• [Written problem]:
Could you reproduce the items below word for word, starting at the very beginning and ending at the line containing "<instances>", with both of those lines included and the pictures left out?

• [Data]:
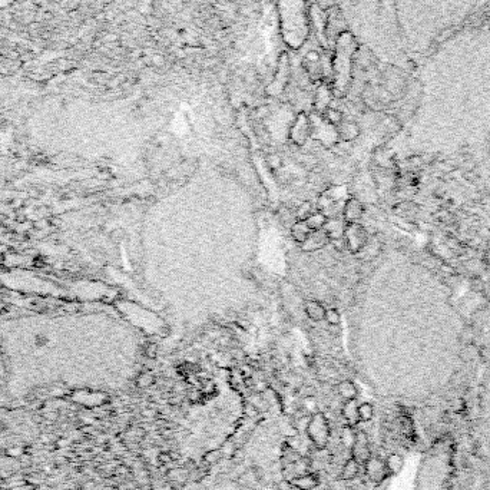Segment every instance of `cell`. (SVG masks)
Masks as SVG:
<instances>
[{"label":"cell","mask_w":490,"mask_h":490,"mask_svg":"<svg viewBox=\"0 0 490 490\" xmlns=\"http://www.w3.org/2000/svg\"><path fill=\"white\" fill-rule=\"evenodd\" d=\"M341 414L343 417L346 419L348 426H357L360 423V417H358V401L357 398L354 400H346V403L341 409Z\"/></svg>","instance_id":"11"},{"label":"cell","mask_w":490,"mask_h":490,"mask_svg":"<svg viewBox=\"0 0 490 490\" xmlns=\"http://www.w3.org/2000/svg\"><path fill=\"white\" fill-rule=\"evenodd\" d=\"M331 241L328 238V235L324 229H315L311 231L310 235L307 237V240L301 244V249L306 251V252H311V251H318V249L324 248L328 242Z\"/></svg>","instance_id":"7"},{"label":"cell","mask_w":490,"mask_h":490,"mask_svg":"<svg viewBox=\"0 0 490 490\" xmlns=\"http://www.w3.org/2000/svg\"><path fill=\"white\" fill-rule=\"evenodd\" d=\"M328 121L331 122L333 125H338L341 122V114L340 112H335V111H328Z\"/></svg>","instance_id":"29"},{"label":"cell","mask_w":490,"mask_h":490,"mask_svg":"<svg viewBox=\"0 0 490 490\" xmlns=\"http://www.w3.org/2000/svg\"><path fill=\"white\" fill-rule=\"evenodd\" d=\"M355 436H357V432H354V429L353 426H344L343 427V430H341V444L344 446L348 450H351L353 448V444H354L355 441Z\"/></svg>","instance_id":"18"},{"label":"cell","mask_w":490,"mask_h":490,"mask_svg":"<svg viewBox=\"0 0 490 490\" xmlns=\"http://www.w3.org/2000/svg\"><path fill=\"white\" fill-rule=\"evenodd\" d=\"M143 355L148 358V360H155L158 355V346L155 343H148L145 347H143Z\"/></svg>","instance_id":"26"},{"label":"cell","mask_w":490,"mask_h":490,"mask_svg":"<svg viewBox=\"0 0 490 490\" xmlns=\"http://www.w3.org/2000/svg\"><path fill=\"white\" fill-rule=\"evenodd\" d=\"M311 135V125L307 119L306 115H300L299 119L295 121L294 126H292L291 132H290V138L292 139V142L295 145H304L307 142V139Z\"/></svg>","instance_id":"6"},{"label":"cell","mask_w":490,"mask_h":490,"mask_svg":"<svg viewBox=\"0 0 490 490\" xmlns=\"http://www.w3.org/2000/svg\"><path fill=\"white\" fill-rule=\"evenodd\" d=\"M303 409H304V412L310 413V416L314 414L315 412H318V410H317V401H315V398L311 397V396L304 398V401H303Z\"/></svg>","instance_id":"27"},{"label":"cell","mask_w":490,"mask_h":490,"mask_svg":"<svg viewBox=\"0 0 490 490\" xmlns=\"http://www.w3.org/2000/svg\"><path fill=\"white\" fill-rule=\"evenodd\" d=\"M358 417H360V421H363V423L370 421V420L374 417V407L370 404V403H361V404H358Z\"/></svg>","instance_id":"22"},{"label":"cell","mask_w":490,"mask_h":490,"mask_svg":"<svg viewBox=\"0 0 490 490\" xmlns=\"http://www.w3.org/2000/svg\"><path fill=\"white\" fill-rule=\"evenodd\" d=\"M290 484L299 490H314L320 484V479L315 473H304L290 479Z\"/></svg>","instance_id":"10"},{"label":"cell","mask_w":490,"mask_h":490,"mask_svg":"<svg viewBox=\"0 0 490 490\" xmlns=\"http://www.w3.org/2000/svg\"><path fill=\"white\" fill-rule=\"evenodd\" d=\"M311 214L313 212V205L306 201V202H303L301 205L299 206V209H297V212H295V217H297V221H306Z\"/></svg>","instance_id":"24"},{"label":"cell","mask_w":490,"mask_h":490,"mask_svg":"<svg viewBox=\"0 0 490 490\" xmlns=\"http://www.w3.org/2000/svg\"><path fill=\"white\" fill-rule=\"evenodd\" d=\"M343 238H344V242H346V247L353 254L360 252L369 242V235H367L366 228L363 227L361 224H358V222L347 224Z\"/></svg>","instance_id":"3"},{"label":"cell","mask_w":490,"mask_h":490,"mask_svg":"<svg viewBox=\"0 0 490 490\" xmlns=\"http://www.w3.org/2000/svg\"><path fill=\"white\" fill-rule=\"evenodd\" d=\"M7 398V376L6 367H5V360L0 351V404Z\"/></svg>","instance_id":"19"},{"label":"cell","mask_w":490,"mask_h":490,"mask_svg":"<svg viewBox=\"0 0 490 490\" xmlns=\"http://www.w3.org/2000/svg\"><path fill=\"white\" fill-rule=\"evenodd\" d=\"M347 222L344 221V218L340 217H334V218H327L326 225H324V231L328 235V238L334 241V240H340L344 237V231H346V225Z\"/></svg>","instance_id":"9"},{"label":"cell","mask_w":490,"mask_h":490,"mask_svg":"<svg viewBox=\"0 0 490 490\" xmlns=\"http://www.w3.org/2000/svg\"><path fill=\"white\" fill-rule=\"evenodd\" d=\"M171 460H172V459H171V456L168 455V453H161V455H159V462L161 463H168L171 462Z\"/></svg>","instance_id":"31"},{"label":"cell","mask_w":490,"mask_h":490,"mask_svg":"<svg viewBox=\"0 0 490 490\" xmlns=\"http://www.w3.org/2000/svg\"><path fill=\"white\" fill-rule=\"evenodd\" d=\"M337 391L344 400H354V398H357V394H358L355 384L353 381H350V380H344V381L338 383Z\"/></svg>","instance_id":"16"},{"label":"cell","mask_w":490,"mask_h":490,"mask_svg":"<svg viewBox=\"0 0 490 490\" xmlns=\"http://www.w3.org/2000/svg\"><path fill=\"white\" fill-rule=\"evenodd\" d=\"M350 452H351V457H354L355 460L360 463V464H361V463L364 464L366 460L371 456L370 441L367 434L364 433V432H357L354 444H353V448H351Z\"/></svg>","instance_id":"5"},{"label":"cell","mask_w":490,"mask_h":490,"mask_svg":"<svg viewBox=\"0 0 490 490\" xmlns=\"http://www.w3.org/2000/svg\"><path fill=\"white\" fill-rule=\"evenodd\" d=\"M222 457H224V453H222V450L221 449H214L211 452H208L204 455V462L208 464V466H214V464H217V463H220L222 460Z\"/></svg>","instance_id":"23"},{"label":"cell","mask_w":490,"mask_h":490,"mask_svg":"<svg viewBox=\"0 0 490 490\" xmlns=\"http://www.w3.org/2000/svg\"><path fill=\"white\" fill-rule=\"evenodd\" d=\"M363 214H364V208H363V204L358 199L350 198L346 201L344 208H343V218L347 224L358 222L363 217Z\"/></svg>","instance_id":"8"},{"label":"cell","mask_w":490,"mask_h":490,"mask_svg":"<svg viewBox=\"0 0 490 490\" xmlns=\"http://www.w3.org/2000/svg\"><path fill=\"white\" fill-rule=\"evenodd\" d=\"M306 433L317 449L323 450L328 446L331 430H330V424H328V420H327L324 413L315 412L310 416V419L307 421Z\"/></svg>","instance_id":"2"},{"label":"cell","mask_w":490,"mask_h":490,"mask_svg":"<svg viewBox=\"0 0 490 490\" xmlns=\"http://www.w3.org/2000/svg\"><path fill=\"white\" fill-rule=\"evenodd\" d=\"M310 232H311V229L307 225L306 221H297V222H294L291 225L292 238L297 242H300V244H303V242L306 241L307 237L310 235Z\"/></svg>","instance_id":"15"},{"label":"cell","mask_w":490,"mask_h":490,"mask_svg":"<svg viewBox=\"0 0 490 490\" xmlns=\"http://www.w3.org/2000/svg\"><path fill=\"white\" fill-rule=\"evenodd\" d=\"M324 320L330 324V326H337L340 323V314L335 308H328L326 310V318Z\"/></svg>","instance_id":"25"},{"label":"cell","mask_w":490,"mask_h":490,"mask_svg":"<svg viewBox=\"0 0 490 490\" xmlns=\"http://www.w3.org/2000/svg\"><path fill=\"white\" fill-rule=\"evenodd\" d=\"M364 470H366V476L369 479L370 482H373V483H381L384 482L387 477L390 476L389 475V472H387V467H386V463L384 460H381L380 457H376V456H370L369 459L366 460L364 463Z\"/></svg>","instance_id":"4"},{"label":"cell","mask_w":490,"mask_h":490,"mask_svg":"<svg viewBox=\"0 0 490 490\" xmlns=\"http://www.w3.org/2000/svg\"><path fill=\"white\" fill-rule=\"evenodd\" d=\"M304 310H306V314L314 321H323L326 318V308L321 306L320 303H317V301H306V304H304Z\"/></svg>","instance_id":"14"},{"label":"cell","mask_w":490,"mask_h":490,"mask_svg":"<svg viewBox=\"0 0 490 490\" xmlns=\"http://www.w3.org/2000/svg\"><path fill=\"white\" fill-rule=\"evenodd\" d=\"M108 314L92 307L0 314L7 398L45 390L98 391L106 384Z\"/></svg>","instance_id":"1"},{"label":"cell","mask_w":490,"mask_h":490,"mask_svg":"<svg viewBox=\"0 0 490 490\" xmlns=\"http://www.w3.org/2000/svg\"><path fill=\"white\" fill-rule=\"evenodd\" d=\"M155 381H157V378L154 376V373H151V371H142V373H139L135 380L136 386H138L139 389H150V387H152V386L155 384Z\"/></svg>","instance_id":"21"},{"label":"cell","mask_w":490,"mask_h":490,"mask_svg":"<svg viewBox=\"0 0 490 490\" xmlns=\"http://www.w3.org/2000/svg\"><path fill=\"white\" fill-rule=\"evenodd\" d=\"M460 340H462L463 343L466 344V346L472 344V343H473V340H475V334H473V330H472V328H466V330H464V331L462 333V338H460Z\"/></svg>","instance_id":"28"},{"label":"cell","mask_w":490,"mask_h":490,"mask_svg":"<svg viewBox=\"0 0 490 490\" xmlns=\"http://www.w3.org/2000/svg\"><path fill=\"white\" fill-rule=\"evenodd\" d=\"M326 221L327 217L323 212H314L311 214L308 218L306 220L307 225L310 227L311 231H315V229H323L324 225H326Z\"/></svg>","instance_id":"20"},{"label":"cell","mask_w":490,"mask_h":490,"mask_svg":"<svg viewBox=\"0 0 490 490\" xmlns=\"http://www.w3.org/2000/svg\"><path fill=\"white\" fill-rule=\"evenodd\" d=\"M360 472V463L355 460L354 457H350L347 462L344 463L343 469H341V480L343 482H350V480H354L357 475Z\"/></svg>","instance_id":"12"},{"label":"cell","mask_w":490,"mask_h":490,"mask_svg":"<svg viewBox=\"0 0 490 490\" xmlns=\"http://www.w3.org/2000/svg\"><path fill=\"white\" fill-rule=\"evenodd\" d=\"M384 463H386V467H387V472H389L390 476L398 475L404 467V459H403V456L398 455V453H391V455L387 456V459L384 460Z\"/></svg>","instance_id":"13"},{"label":"cell","mask_w":490,"mask_h":490,"mask_svg":"<svg viewBox=\"0 0 490 490\" xmlns=\"http://www.w3.org/2000/svg\"><path fill=\"white\" fill-rule=\"evenodd\" d=\"M268 162L271 163V166H272V168H278V166L281 165V159H280L278 157H275V155H272V157L268 158Z\"/></svg>","instance_id":"30"},{"label":"cell","mask_w":490,"mask_h":490,"mask_svg":"<svg viewBox=\"0 0 490 490\" xmlns=\"http://www.w3.org/2000/svg\"><path fill=\"white\" fill-rule=\"evenodd\" d=\"M338 135L346 142H348V141H353V139H355L357 136L360 135V128L355 123H344L340 128V131H338Z\"/></svg>","instance_id":"17"}]
</instances>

• [Task answer]:
Segment every instance of `cell`. (SVG masks)
Masks as SVG:
<instances>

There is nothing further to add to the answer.